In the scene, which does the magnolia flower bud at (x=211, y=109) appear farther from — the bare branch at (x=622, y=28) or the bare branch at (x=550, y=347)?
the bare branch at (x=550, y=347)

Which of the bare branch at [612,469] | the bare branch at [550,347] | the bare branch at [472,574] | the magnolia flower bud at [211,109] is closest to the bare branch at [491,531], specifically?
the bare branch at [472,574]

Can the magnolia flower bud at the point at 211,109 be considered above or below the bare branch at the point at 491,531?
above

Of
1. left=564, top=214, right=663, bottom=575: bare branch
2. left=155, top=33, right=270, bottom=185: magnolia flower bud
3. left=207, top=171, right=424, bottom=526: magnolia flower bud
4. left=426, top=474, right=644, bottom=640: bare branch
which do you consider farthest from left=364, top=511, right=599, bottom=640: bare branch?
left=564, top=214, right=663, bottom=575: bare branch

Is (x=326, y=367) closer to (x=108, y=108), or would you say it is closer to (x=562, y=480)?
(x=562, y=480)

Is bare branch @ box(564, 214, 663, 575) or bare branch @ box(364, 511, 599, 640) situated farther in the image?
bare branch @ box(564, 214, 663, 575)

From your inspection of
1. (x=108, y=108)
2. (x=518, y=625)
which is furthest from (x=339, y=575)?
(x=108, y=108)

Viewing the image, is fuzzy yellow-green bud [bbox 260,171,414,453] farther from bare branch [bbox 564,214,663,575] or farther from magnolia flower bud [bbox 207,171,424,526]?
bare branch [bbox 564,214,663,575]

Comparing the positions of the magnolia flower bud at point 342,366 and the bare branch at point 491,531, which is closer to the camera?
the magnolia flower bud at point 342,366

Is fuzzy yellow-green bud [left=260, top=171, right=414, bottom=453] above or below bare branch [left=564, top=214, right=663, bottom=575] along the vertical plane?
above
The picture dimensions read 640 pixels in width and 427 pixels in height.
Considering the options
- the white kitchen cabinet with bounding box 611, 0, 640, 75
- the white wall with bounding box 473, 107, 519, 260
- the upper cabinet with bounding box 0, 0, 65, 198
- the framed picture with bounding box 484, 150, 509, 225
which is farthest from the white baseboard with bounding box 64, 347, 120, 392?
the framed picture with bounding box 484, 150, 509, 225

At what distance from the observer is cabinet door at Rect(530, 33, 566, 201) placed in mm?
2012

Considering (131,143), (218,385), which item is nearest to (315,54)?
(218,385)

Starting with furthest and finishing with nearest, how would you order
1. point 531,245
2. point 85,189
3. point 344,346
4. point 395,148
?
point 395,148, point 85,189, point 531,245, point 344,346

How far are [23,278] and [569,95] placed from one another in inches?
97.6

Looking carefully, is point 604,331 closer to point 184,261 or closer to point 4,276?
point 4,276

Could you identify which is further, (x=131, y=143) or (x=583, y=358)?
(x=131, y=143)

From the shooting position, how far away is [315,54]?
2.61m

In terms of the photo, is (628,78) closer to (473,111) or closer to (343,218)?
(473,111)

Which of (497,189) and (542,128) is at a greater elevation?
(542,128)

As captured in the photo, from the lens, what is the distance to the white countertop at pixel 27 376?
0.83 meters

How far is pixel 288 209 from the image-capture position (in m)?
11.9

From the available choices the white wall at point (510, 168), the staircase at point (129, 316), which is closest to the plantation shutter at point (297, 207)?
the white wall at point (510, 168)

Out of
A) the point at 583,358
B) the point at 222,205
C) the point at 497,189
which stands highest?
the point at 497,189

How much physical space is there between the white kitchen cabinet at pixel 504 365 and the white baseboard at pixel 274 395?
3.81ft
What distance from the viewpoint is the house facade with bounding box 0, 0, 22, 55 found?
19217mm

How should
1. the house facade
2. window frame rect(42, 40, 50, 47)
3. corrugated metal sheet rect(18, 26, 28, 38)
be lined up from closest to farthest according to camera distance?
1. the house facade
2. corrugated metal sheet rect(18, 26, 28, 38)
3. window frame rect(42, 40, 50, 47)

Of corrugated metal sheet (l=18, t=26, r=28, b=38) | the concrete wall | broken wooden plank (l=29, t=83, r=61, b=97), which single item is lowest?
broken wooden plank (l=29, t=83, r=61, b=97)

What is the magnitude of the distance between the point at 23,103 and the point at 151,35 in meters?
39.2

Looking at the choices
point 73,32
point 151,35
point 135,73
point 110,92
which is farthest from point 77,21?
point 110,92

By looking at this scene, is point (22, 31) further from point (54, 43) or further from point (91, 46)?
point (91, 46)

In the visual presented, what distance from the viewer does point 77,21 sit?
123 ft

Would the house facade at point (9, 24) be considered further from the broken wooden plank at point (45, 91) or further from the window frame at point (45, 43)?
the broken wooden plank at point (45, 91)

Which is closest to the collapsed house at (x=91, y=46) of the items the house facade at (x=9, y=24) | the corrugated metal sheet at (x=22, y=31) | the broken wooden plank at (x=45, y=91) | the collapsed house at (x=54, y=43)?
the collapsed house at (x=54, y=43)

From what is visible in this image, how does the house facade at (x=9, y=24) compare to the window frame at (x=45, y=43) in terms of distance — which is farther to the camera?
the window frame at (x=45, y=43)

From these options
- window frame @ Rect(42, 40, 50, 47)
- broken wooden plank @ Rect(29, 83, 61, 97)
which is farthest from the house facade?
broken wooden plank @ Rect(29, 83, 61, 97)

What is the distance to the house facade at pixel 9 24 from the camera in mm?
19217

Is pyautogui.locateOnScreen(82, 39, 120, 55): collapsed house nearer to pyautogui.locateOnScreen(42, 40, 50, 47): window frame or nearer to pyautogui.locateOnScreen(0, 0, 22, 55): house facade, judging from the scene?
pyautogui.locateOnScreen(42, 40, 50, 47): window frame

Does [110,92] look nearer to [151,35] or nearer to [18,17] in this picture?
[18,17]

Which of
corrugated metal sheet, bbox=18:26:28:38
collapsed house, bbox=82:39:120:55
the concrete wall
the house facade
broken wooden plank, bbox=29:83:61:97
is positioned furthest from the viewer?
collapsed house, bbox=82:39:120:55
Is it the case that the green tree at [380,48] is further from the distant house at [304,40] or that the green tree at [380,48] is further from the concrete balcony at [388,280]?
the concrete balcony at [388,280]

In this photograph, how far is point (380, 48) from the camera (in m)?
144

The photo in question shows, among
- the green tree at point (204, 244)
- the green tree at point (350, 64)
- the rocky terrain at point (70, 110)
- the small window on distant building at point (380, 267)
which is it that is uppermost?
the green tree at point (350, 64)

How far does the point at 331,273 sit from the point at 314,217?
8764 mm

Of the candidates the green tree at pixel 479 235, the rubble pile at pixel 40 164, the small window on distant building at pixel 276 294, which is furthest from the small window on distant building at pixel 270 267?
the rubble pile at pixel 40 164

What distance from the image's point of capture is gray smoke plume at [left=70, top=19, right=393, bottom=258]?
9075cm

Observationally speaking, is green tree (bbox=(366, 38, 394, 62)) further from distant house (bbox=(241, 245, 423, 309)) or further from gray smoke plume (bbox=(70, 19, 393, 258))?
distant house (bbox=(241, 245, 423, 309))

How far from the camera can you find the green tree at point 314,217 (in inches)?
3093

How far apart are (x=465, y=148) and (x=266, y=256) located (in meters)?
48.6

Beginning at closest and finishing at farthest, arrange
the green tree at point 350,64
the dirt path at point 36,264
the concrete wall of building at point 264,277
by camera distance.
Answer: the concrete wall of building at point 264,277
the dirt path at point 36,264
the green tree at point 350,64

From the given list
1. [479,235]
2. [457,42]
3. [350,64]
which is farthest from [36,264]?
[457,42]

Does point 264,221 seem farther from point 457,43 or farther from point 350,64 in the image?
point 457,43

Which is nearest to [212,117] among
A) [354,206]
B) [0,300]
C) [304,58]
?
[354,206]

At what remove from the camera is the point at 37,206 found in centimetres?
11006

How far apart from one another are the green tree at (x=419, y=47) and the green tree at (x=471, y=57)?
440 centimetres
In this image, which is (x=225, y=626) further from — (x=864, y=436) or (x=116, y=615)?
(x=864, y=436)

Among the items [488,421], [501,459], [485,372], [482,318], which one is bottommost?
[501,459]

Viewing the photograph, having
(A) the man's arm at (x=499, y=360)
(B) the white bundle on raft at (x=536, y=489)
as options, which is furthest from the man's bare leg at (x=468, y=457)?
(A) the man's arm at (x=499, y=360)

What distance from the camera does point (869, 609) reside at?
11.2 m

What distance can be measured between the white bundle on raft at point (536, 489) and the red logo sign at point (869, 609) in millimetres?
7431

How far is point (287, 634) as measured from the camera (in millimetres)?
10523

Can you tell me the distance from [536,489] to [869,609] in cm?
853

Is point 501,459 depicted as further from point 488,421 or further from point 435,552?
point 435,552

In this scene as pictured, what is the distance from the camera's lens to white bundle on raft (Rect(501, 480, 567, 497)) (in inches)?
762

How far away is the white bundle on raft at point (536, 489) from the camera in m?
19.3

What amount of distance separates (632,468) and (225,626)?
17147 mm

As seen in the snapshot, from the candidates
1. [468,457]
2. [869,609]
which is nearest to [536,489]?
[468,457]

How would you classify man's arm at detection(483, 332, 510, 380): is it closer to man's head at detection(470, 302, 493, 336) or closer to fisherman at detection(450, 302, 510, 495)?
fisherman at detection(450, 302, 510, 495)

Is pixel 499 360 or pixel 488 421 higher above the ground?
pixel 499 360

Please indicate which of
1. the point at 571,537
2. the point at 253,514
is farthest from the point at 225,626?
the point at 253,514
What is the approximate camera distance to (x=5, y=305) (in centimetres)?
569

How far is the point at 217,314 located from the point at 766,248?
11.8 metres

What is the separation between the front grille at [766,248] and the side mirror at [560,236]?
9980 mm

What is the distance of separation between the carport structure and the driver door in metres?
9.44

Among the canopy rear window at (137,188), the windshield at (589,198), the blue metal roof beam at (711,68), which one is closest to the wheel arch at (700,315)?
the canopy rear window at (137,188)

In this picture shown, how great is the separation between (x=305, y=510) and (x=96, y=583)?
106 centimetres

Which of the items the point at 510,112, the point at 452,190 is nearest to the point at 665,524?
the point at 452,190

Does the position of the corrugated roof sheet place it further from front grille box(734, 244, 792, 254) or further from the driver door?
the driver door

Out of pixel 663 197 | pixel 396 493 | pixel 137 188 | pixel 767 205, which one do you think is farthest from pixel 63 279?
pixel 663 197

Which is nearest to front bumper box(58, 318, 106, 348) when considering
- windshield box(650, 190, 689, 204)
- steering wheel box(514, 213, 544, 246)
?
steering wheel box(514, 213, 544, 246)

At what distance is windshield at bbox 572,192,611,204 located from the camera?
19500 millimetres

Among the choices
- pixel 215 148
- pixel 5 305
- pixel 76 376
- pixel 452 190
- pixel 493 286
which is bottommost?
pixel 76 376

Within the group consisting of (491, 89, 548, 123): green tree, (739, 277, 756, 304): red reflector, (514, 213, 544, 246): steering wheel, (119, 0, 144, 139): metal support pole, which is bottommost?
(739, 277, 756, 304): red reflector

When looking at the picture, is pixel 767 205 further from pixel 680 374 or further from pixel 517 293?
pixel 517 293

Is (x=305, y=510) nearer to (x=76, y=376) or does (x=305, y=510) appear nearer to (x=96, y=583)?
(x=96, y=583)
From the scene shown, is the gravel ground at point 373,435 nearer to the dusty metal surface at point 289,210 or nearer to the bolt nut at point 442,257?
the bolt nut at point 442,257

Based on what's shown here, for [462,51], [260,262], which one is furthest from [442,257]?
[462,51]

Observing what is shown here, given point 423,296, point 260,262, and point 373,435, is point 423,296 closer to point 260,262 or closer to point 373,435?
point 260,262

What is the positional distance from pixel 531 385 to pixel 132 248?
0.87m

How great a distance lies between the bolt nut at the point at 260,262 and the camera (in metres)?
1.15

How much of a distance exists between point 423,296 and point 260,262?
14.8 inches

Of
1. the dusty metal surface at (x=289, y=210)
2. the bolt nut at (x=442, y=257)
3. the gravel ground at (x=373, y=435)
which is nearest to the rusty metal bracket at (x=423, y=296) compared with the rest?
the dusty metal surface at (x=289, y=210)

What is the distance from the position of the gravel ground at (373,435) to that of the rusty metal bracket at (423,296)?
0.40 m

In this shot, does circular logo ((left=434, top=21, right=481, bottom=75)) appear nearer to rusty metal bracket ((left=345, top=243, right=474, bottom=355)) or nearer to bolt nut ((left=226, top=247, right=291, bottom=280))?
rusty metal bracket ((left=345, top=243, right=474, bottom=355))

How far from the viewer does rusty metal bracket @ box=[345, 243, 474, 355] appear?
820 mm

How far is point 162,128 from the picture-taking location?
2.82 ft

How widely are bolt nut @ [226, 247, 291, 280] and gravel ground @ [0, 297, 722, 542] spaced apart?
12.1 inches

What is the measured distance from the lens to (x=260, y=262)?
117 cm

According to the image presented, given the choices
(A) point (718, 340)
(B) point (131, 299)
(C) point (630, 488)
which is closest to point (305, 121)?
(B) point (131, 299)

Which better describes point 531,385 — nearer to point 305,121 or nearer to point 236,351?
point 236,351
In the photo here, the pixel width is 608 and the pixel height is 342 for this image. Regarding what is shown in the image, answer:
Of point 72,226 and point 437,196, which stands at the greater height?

⁂

#### REQUIRED WORK
Switch "greater height" to "higher elevation" and write out everything from the line containing "Which better describes" down to the end of the data again, with nothing else altered.

#### WORKED SOLUTION
Which better describes point 531,385 — nearer to point 305,121 or nearer to point 236,351?
point 236,351
In the photo here, the pixel width is 608 and the pixel height is 342 for this image. Regarding what is shown in the image, answer:
Of point 72,226 and point 437,196, which stands at the higher elevation?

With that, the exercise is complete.